* ARTICLE *
▶
Fourteen months ago the country went wild when the president removed subsidy on petroleum motor spirit (PMS). It was an action that received outright condemnation and rebuke from most Nigerians.

Ever since, political scholars and social critics have come to agree that President Goodluck Jonathan was better as a zoologist than a policy maker.

In concretizing this assumption, the president after various consultations with stakeholders and political allies decided that amnesty is the best way to solve the insurgency in the North. I won’t agree less, the north need to experience calm and peace. The foremost duty of the president before any other is to ensure the safety of lives and properties of the people he presides over. Amnesty is a common tool around the world; In Nigeria it is a well known tactics brought to life by the late president Yar’adua.

However, the dimension in which amnesty is taking calls for concern. In Nigeria amnesty means different things to different people depending on the situation at the point in time. To the Presidency it is an opportunity to payback political favours through constitution of ministry, committee, sub-committee and placing loyalist in such position to have a fair share of the national cake. To the Niger Deltans it is a means of receiving monthly salary from the government, enjoying an all expense paid trip anywhere in the world coupled with juicy contract worth billions of naira monthly to police oil pipelines.

Obviously this same treatment would be extended to the North under the proposed deal. Then we are forced to ask, what now becomes the fate of the West and East? The implication of this action is nothing but an open invitation to chaos. The Southwest which serves as host to the economy nucleus of the nation and the Southeast which has contributed immensely to the economy of the nation and played host to most of the country’s emerging industries are purely being left out of the ‘bonanza’. Every region has its own problems. Development and social amenities are also scarce in these regions, in fact people feed from hand to mouth and their nonviolent posture is not cowardice but rather patriotism.

The ‘body language’ of this action creates the notion that only Nigerians who take up arms against the government and the society will enjoy the ‘goodies’ of democracy. It is now a fact that Nigerians who painstakingly worked hard to go through school all in pursuit of happiness have only succeeded in wasting their time. While they continue to live and lavish in abject poverty, others who easily take up arms will end up in private jets and have the most beautiful of ladies as wives.

The government has succeeded in welcoming terrorism with open arms which is not just a stain to the garment of democracy but a public rape on peace and tranquility. How do we now convince the youth that the wages of sin is death when obviously it is a passport to eternal and blissful life? Why should we waste time working tirelessly in the scorching sun to make ends meet when we all could just form a group and blow up Air and Sea Ports.
◀
Spatial reasoning dataset excerpts:
▶
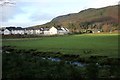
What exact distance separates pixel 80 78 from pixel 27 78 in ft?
10.2

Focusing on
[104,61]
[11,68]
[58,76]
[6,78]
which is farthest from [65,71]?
[104,61]

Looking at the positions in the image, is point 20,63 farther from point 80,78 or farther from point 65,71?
point 80,78

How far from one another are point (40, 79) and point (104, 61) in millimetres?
18433

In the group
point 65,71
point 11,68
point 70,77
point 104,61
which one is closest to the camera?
point 70,77

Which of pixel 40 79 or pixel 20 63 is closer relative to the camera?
pixel 40 79

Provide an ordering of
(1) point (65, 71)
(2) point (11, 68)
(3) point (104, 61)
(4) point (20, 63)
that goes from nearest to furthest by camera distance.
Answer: (1) point (65, 71)
(2) point (11, 68)
(4) point (20, 63)
(3) point (104, 61)

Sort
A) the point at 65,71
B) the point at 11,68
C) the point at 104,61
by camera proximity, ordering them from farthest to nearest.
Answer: the point at 104,61
the point at 11,68
the point at 65,71

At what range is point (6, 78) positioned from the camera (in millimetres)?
17141

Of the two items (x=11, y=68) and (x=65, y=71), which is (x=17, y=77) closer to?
(x=65, y=71)

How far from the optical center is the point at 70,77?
55.5 feet

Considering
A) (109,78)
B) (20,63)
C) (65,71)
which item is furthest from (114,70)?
(20,63)

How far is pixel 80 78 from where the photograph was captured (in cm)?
1694

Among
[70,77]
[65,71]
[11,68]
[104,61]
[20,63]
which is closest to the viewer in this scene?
[70,77]

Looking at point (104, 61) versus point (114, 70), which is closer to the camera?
point (114, 70)
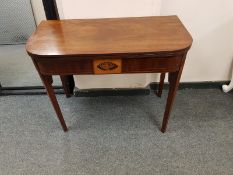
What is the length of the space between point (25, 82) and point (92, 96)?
0.62 metres

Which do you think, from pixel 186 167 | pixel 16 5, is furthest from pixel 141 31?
pixel 16 5

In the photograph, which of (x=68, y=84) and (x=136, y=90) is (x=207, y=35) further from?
(x=68, y=84)

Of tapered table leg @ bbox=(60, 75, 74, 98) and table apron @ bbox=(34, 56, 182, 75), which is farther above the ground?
table apron @ bbox=(34, 56, 182, 75)

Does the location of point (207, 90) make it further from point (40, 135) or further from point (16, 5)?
point (16, 5)

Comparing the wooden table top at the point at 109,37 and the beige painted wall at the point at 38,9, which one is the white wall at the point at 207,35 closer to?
the wooden table top at the point at 109,37

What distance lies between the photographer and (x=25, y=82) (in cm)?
181

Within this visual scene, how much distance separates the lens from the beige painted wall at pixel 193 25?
3.97 ft

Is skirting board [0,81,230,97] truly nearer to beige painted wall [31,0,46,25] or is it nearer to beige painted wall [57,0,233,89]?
beige painted wall [57,0,233,89]

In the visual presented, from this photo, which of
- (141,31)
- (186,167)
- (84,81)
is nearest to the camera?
(141,31)

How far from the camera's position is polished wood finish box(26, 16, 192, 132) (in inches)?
34.8

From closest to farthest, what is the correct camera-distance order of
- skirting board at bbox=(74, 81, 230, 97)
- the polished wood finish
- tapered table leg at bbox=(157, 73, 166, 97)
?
1. the polished wood finish
2. tapered table leg at bbox=(157, 73, 166, 97)
3. skirting board at bbox=(74, 81, 230, 97)

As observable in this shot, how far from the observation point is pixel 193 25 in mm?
1354

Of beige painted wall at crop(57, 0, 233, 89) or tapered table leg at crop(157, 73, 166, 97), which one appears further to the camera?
tapered table leg at crop(157, 73, 166, 97)

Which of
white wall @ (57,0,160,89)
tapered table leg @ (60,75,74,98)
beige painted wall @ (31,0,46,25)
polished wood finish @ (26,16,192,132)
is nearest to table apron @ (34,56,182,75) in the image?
polished wood finish @ (26,16,192,132)
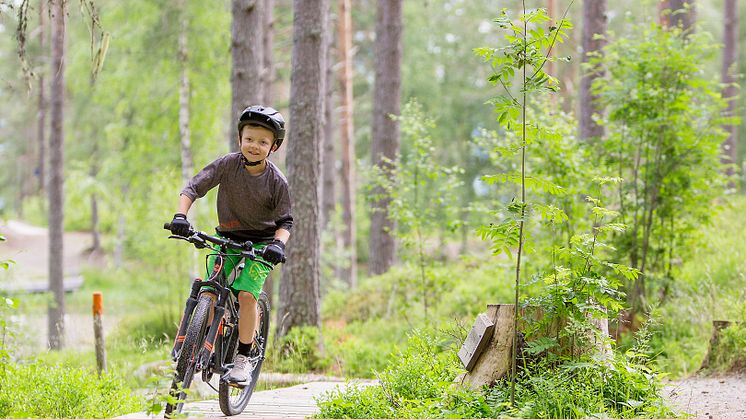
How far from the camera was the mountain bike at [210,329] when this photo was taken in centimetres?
473

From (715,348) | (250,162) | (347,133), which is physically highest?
(347,133)

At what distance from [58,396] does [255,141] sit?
265 cm

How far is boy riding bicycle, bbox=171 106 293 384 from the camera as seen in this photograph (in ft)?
17.1

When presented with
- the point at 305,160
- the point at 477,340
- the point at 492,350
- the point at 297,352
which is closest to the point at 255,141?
the point at 477,340

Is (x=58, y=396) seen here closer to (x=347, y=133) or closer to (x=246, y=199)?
(x=246, y=199)

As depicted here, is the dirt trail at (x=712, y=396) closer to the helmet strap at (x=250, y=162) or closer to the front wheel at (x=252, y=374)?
the front wheel at (x=252, y=374)

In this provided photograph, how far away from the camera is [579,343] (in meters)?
5.08

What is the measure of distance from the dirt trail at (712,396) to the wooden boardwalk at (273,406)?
2612 millimetres

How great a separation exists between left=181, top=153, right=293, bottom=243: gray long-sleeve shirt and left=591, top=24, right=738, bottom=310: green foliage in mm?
4992

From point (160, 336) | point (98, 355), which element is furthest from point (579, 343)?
point (160, 336)

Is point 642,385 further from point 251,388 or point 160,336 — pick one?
point 160,336

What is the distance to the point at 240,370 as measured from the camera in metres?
5.35

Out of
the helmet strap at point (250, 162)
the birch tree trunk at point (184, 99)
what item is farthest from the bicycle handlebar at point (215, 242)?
the birch tree trunk at point (184, 99)

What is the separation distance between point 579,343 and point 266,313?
2.44 m
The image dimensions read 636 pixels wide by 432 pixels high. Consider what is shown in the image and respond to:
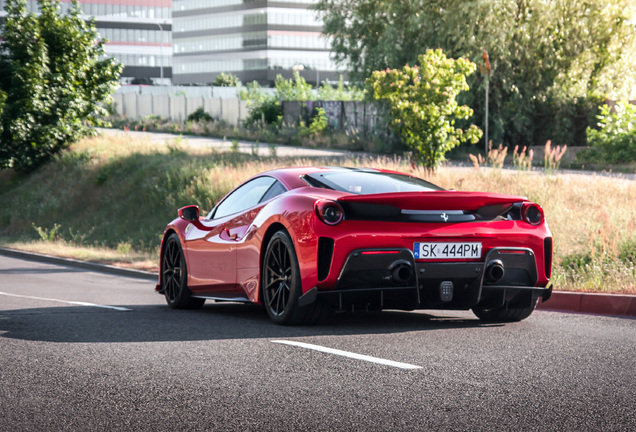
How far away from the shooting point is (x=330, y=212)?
6.96 meters

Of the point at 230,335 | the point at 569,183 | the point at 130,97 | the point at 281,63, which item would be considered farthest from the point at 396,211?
the point at 281,63

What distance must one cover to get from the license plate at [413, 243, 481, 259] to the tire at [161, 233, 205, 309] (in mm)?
3217

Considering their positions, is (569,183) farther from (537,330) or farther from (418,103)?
(537,330)

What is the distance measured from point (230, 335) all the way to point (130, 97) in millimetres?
61226

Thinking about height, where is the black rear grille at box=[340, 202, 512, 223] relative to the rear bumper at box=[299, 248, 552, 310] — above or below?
above

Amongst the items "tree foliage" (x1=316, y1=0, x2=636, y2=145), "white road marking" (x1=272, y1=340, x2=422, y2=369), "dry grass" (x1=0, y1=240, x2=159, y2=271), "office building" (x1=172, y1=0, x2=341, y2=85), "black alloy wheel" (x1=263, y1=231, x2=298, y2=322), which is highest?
"office building" (x1=172, y1=0, x2=341, y2=85)

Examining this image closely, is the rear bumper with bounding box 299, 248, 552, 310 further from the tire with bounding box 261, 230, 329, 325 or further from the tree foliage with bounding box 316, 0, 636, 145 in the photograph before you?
the tree foliage with bounding box 316, 0, 636, 145

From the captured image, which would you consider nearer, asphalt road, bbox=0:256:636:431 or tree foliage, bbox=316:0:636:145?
asphalt road, bbox=0:256:636:431

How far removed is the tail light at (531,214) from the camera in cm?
736

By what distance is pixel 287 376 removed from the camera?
18.0ft

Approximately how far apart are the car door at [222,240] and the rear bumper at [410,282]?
4.68ft

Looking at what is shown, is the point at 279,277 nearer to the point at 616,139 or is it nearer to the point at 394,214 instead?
the point at 394,214

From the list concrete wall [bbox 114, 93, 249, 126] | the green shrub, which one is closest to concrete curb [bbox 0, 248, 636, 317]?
concrete wall [bbox 114, 93, 249, 126]

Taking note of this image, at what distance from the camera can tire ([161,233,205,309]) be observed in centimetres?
940
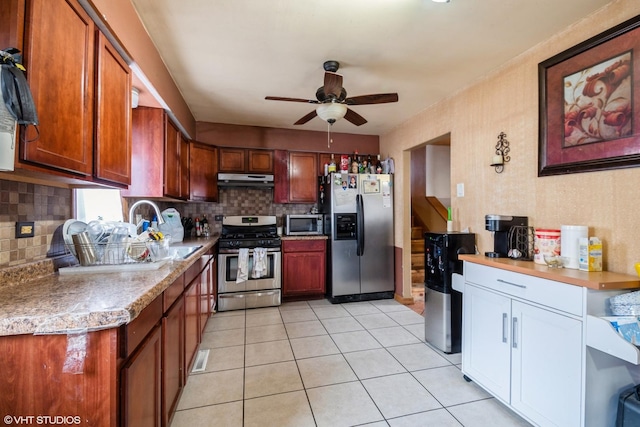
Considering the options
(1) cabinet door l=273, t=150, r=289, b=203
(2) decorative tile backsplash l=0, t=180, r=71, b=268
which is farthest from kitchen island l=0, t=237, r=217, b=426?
(1) cabinet door l=273, t=150, r=289, b=203

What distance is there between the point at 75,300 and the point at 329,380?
67.5 inches

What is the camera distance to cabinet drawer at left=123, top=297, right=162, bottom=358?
994mm

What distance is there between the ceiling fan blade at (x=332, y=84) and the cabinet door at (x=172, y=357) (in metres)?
1.85

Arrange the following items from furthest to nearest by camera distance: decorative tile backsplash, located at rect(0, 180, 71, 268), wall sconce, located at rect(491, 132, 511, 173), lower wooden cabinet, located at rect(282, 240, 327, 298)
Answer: lower wooden cabinet, located at rect(282, 240, 327, 298)
wall sconce, located at rect(491, 132, 511, 173)
decorative tile backsplash, located at rect(0, 180, 71, 268)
◀
* TO-DO LIST *
a – In the amnesty article, copy the passage from "Fourteen months ago" to "late president Yar’adua." word for word.
b – List everything the amnesty article says amnesty gives the Niger Deltans.
c – According to the amnesty article, who brought amnesty to life as a tactic in Nigeria?

* TASK SOLUTIONS *
a –
Fourteen months ago the country went wild when the president removed subsidy on petroleum motor spirit (PMS). It was an action that received outright condemnation and rebuke from most Nigerians.

Ever since, political scholars and social critics have come to agree that President Goodluck Jonathan was better as a zoologist than a policy maker.

In concretizing this assumption, the president after various consultations with stakeholders and political allies decided that amnesty is the best way to solve the insurgency in the North. I won’t agree less, the north need to experience calm and peace. The foremost duty of the president before any other is to ensure the safety of lives and properties of the people he presides over. Amnesty is a common tool around the world; In Nigeria it is a well known tactics brought to life by the late president Yar’adua.

b –
- A monthly salary from the government
- An all expense paid trip anywhere in the world
- Juicy contracts worth billions of naira monthly to police oil pipelines

c – The late president Yar'adua.